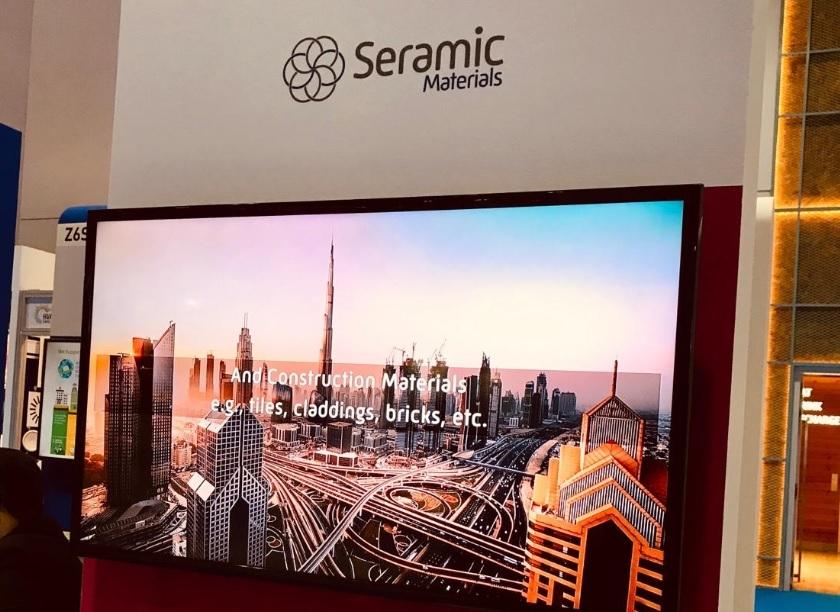 US' Alumina Energy, UAE's Seramic Materials explore recycled ceramic materials [representative image]
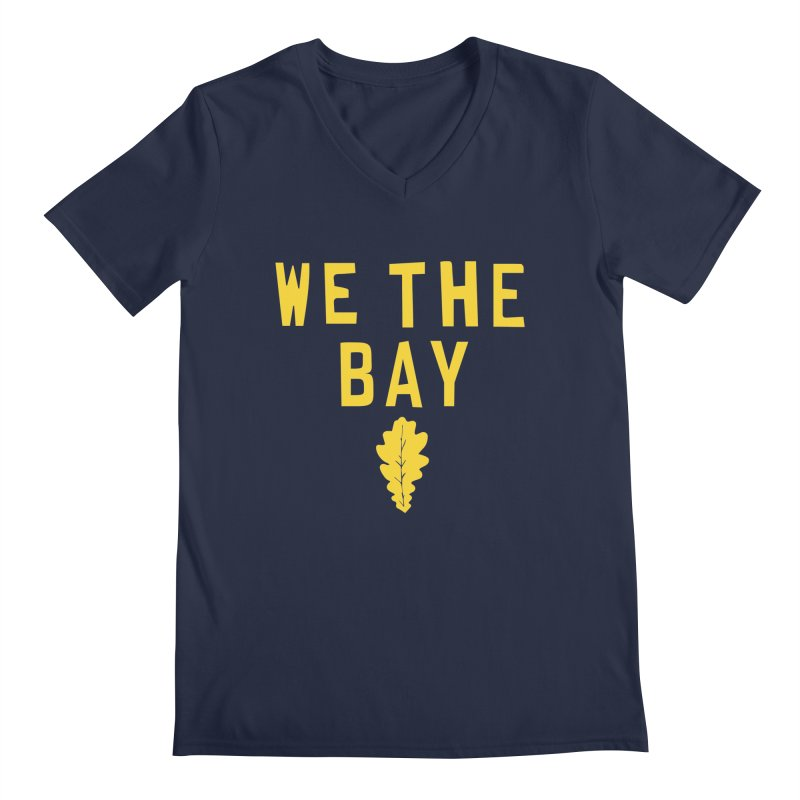 We The Bay Men's V-Neck by Mike Hampton's T-Shirt Shop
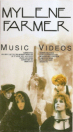 Mylène Farmer Music Videos VHS Russie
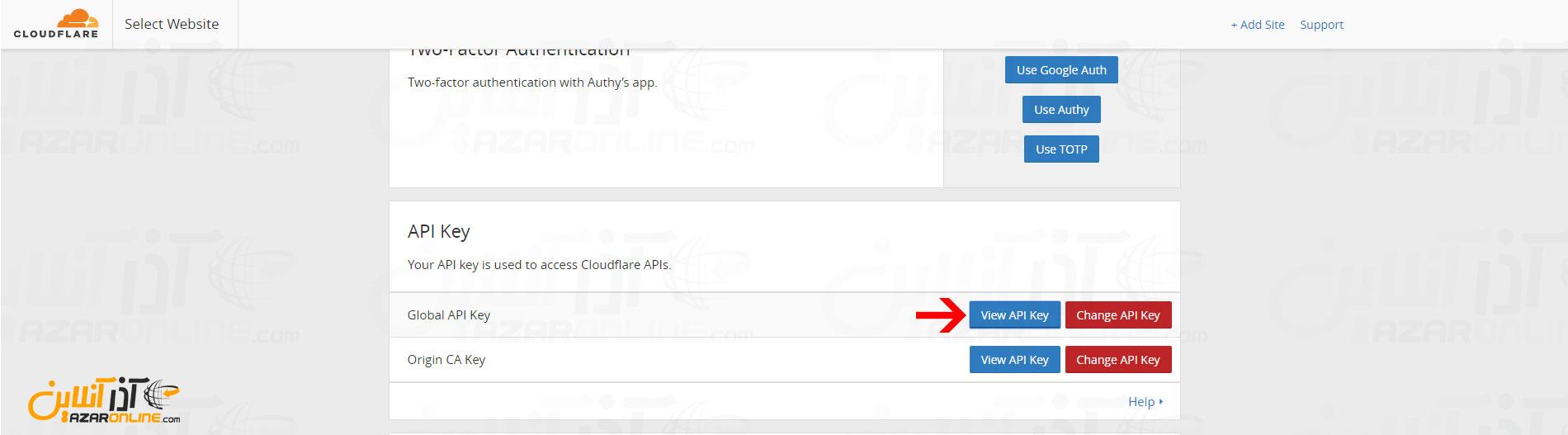 دیدن کد API کلودفلر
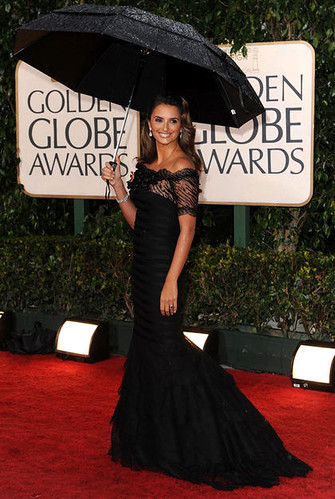 Penelope Cruz at the 67th Annual Golden Globe Awards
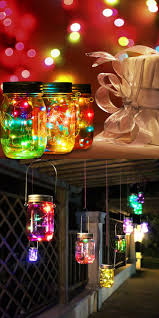 Christmas Light Ideas by Best 25 Solar Mason Jars Ideas On Pinterest Mason Jar Solar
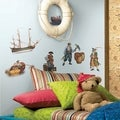 Pirates Peel & Stick Wall Decal Art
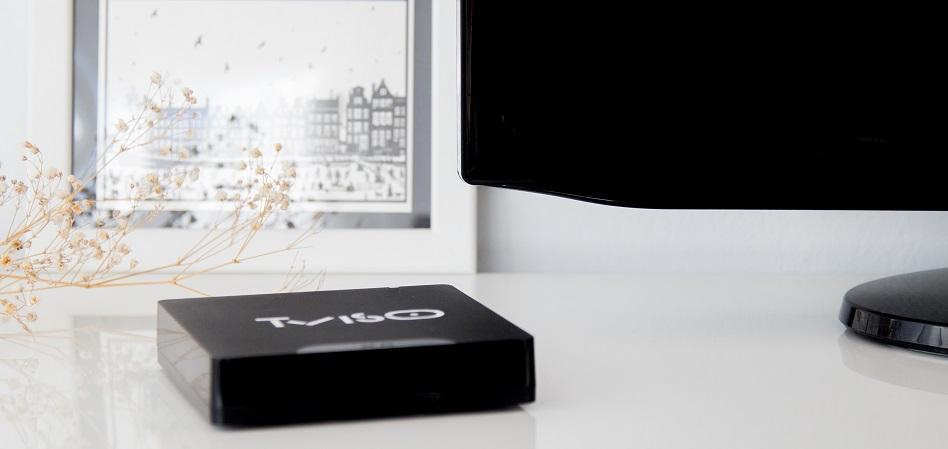 Tviso da un paso más: sale a la búsqueda de capital y lanza su propio dispositivo de TV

▶ _About this exercise_: Output the data exactly as it is, with the pictures dropped.

▶ _Answer space_:
 US' Alumina Energy, UAE's Seramic Materials explore recycled ceramic materials [representative image]
 We The Bay Men's V-Neck by Mike Hampton's T-Shirt Shop
 Mylène Farmer Music Videos VHS Russie
 دیدن کد API کلودفلر
 Penelope Cruz at the 67th Annual Golden Globe Awards
 Christmas Light Ideas by Best 25 Solar Mason Jars Ideas On Pinterest Mason Jar Solar
 Pirates Peel & Stick Wall Decal Art
 Tviso da un paso más: sale a la búsqueda de capital y lanza su propio dispositivo de TV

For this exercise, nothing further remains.